The inspiration, according to the author, was Haruki Murakami's The Elephant Vanishes, and
Bad Blood, the story of the fraudulent start-up Theranos and its beautiful blonde sociopathic founder, Elizabeth Holmes. To Kill a Unicorn combines a Murukami-like protagonist and a villain who is practically a carbon copy of Elizabeth Holmes.

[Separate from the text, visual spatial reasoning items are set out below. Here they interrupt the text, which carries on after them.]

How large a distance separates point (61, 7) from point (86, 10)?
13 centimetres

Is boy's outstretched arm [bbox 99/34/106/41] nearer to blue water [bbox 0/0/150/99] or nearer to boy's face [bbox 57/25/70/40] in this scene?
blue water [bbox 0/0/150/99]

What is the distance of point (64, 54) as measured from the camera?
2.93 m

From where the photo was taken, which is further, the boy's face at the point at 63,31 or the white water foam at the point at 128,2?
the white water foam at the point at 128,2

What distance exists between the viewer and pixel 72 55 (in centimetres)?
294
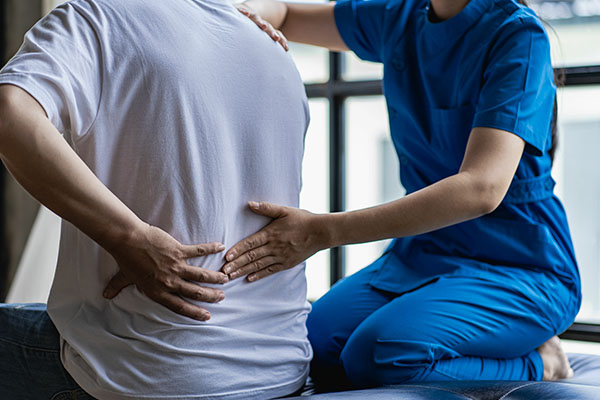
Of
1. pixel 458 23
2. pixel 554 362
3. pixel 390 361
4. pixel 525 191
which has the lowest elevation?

Tatsu "Teddy" Hara is a Japanese-American computer programmer working for a FAANG company and turning into an alcoholic borderline hikikimori. He's got abandonment issues (his father drank himself to death, his mother was an angry, bitter neurotic who committed suicide) and his best friend Ryu has disappeared. Ryu's sister (who used to be Teddy's girlfriend) shows up asking Teddy to help find him, leading Teddy down a rabbit hole investigating a mysterious startup called SüprDüpr which is going to "revolutionize transportation." The story takes us on a satirical ride through the Bay Area's homeless problem, Silicon Valley's absurd startup culture, elephant preserves, Japantown, and every techbro trope (Bitcoin, blockchain, Soylent, gourmet ramen-topped pizza).
Teddy is a mess, and is an extremely annoying protagonist in the same way that Murakami's protagonists are annoying: he's a passive schmuck who keeps making shocked-Pikachu faces when the police don't immediately go arrest the billionaire when he tells them she's using a teleportation device to murder homeless people, and despite being a dweeby alcoholic loser, his hot lawyer waifu ex is still into him.
To Kill a Unicorn is probably more enjoyable if you are into the culture of Silicon Valley. Much of the story was a bit implausible (besides the central conceit of a working teleportation device) and a lot Nipponophile-geeky, and the Elizabeth Holmes expy villain was more Hollywood than the real Holmes. The "Learn to code" ending had me groaning (especially given the current bloodbath in the tech industry, where SSEs are being laid off by the thousands and no one is hiring homeless HTML coders like it's 1999), but if you are willing to stretch your suspension of disbelief, it's also funny and touching. Especially if you like elephants.